──────── EXERCISE MATERIALS

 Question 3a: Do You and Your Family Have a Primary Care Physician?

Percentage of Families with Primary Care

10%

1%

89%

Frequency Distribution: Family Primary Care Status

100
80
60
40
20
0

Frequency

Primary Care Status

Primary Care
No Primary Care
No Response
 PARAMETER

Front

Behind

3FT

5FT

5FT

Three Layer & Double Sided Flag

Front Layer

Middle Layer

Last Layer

────────────────
──────── EXERCISE MATERIALS

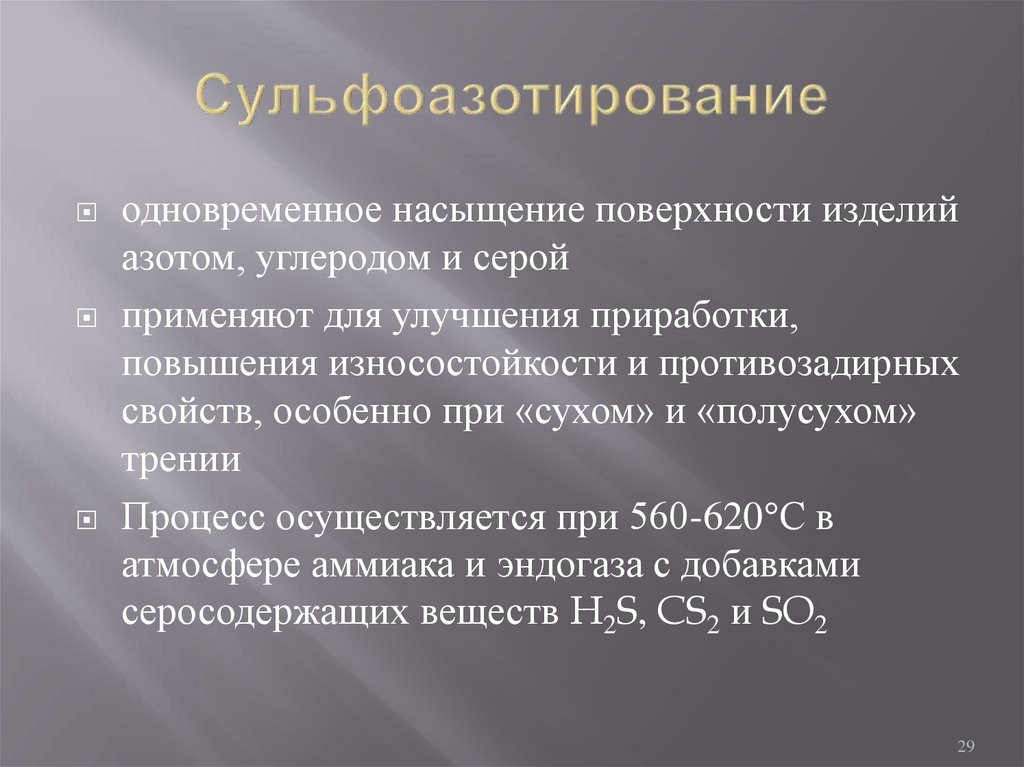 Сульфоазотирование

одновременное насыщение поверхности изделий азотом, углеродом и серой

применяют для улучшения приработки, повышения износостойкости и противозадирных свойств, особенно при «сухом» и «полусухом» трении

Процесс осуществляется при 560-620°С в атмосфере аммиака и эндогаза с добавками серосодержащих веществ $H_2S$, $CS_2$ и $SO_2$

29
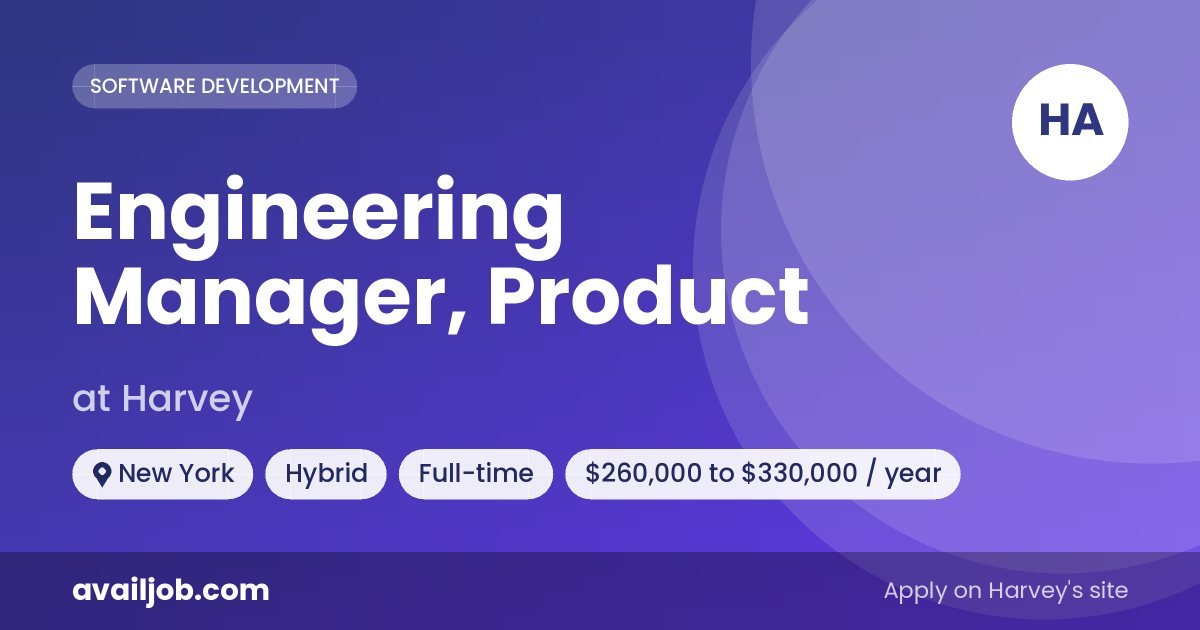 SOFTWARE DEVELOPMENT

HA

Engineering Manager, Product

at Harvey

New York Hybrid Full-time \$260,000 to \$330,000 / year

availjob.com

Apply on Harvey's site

────────────────
──────── EXERCISE MATERIALS

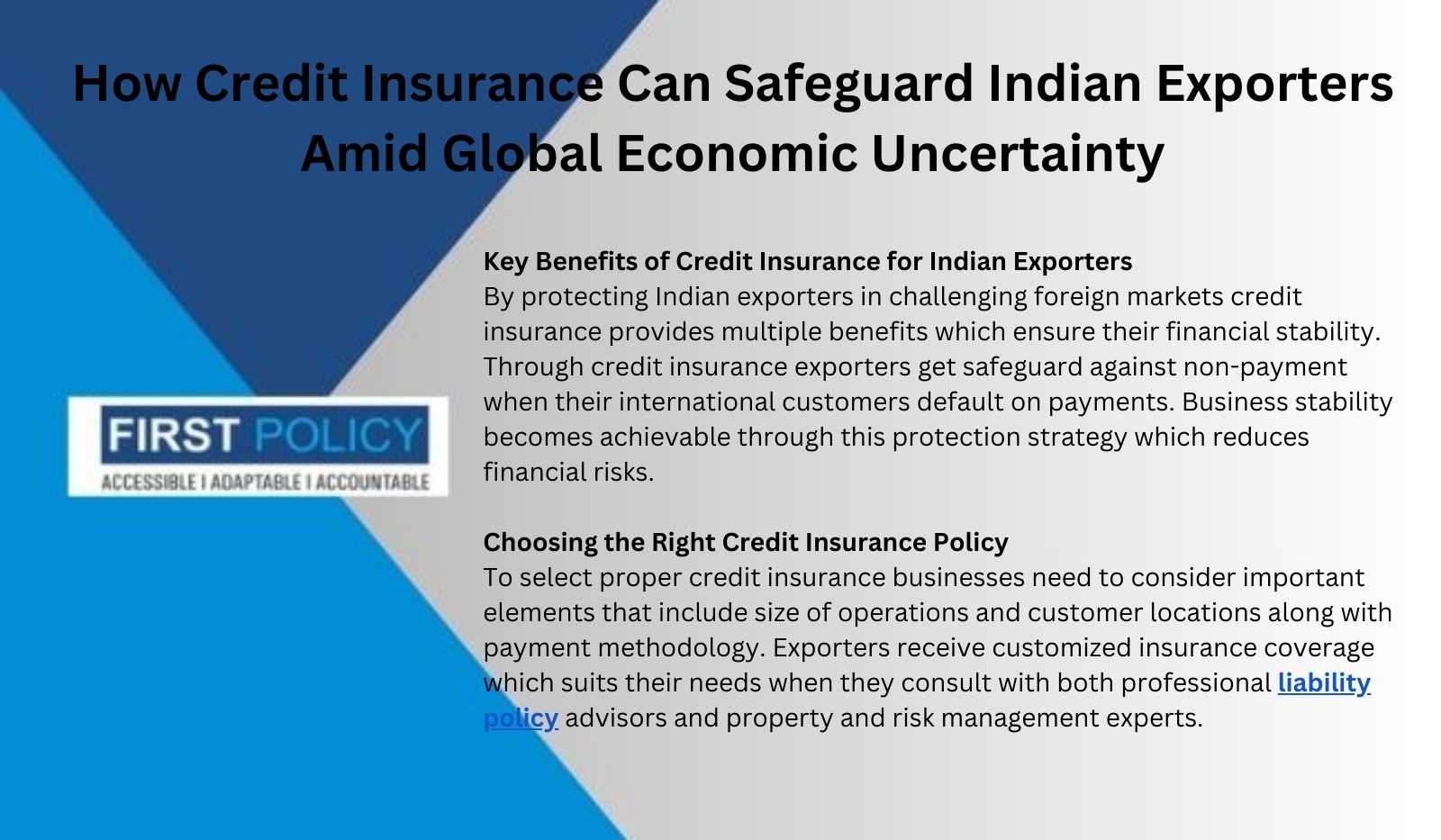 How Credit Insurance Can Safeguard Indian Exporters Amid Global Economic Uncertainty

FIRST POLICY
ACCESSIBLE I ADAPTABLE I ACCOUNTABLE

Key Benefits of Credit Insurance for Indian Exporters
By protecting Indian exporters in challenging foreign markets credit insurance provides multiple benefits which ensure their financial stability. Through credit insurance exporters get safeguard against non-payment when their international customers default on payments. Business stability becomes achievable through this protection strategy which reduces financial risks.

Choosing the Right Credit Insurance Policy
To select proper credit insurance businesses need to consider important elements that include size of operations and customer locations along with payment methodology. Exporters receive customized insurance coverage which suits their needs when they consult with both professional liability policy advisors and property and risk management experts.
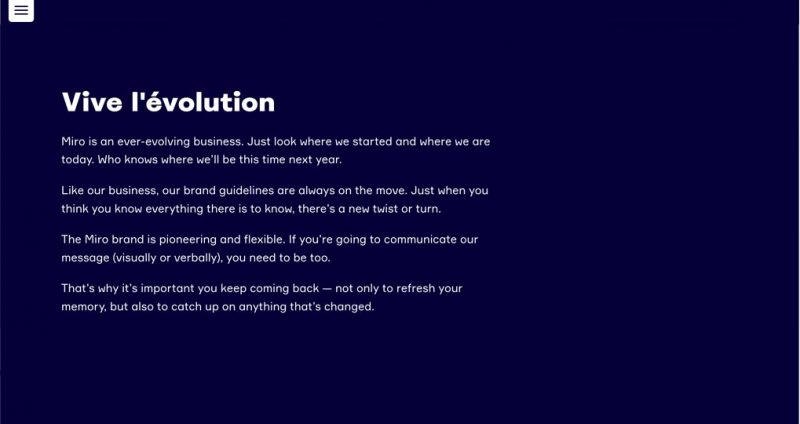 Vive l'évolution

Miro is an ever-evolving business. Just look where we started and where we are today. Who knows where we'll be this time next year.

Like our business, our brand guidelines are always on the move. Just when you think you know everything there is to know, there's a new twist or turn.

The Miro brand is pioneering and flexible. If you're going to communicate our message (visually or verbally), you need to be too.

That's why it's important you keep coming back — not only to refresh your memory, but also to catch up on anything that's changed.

────────────────

**WHAT YOU ARE ASKED TO DO**
In the data above, find each line that uses the string "brand". Copy it.

**SOLUTION TO THIS EXERCISE**
Like our business, our brand guidelines are always on the move. Just when you think you know everything there is to know, there's a new twist or turn.
The Miro brand is pioneering and flexible. If you're going to communicate our message (visually or verbally), you need to be too.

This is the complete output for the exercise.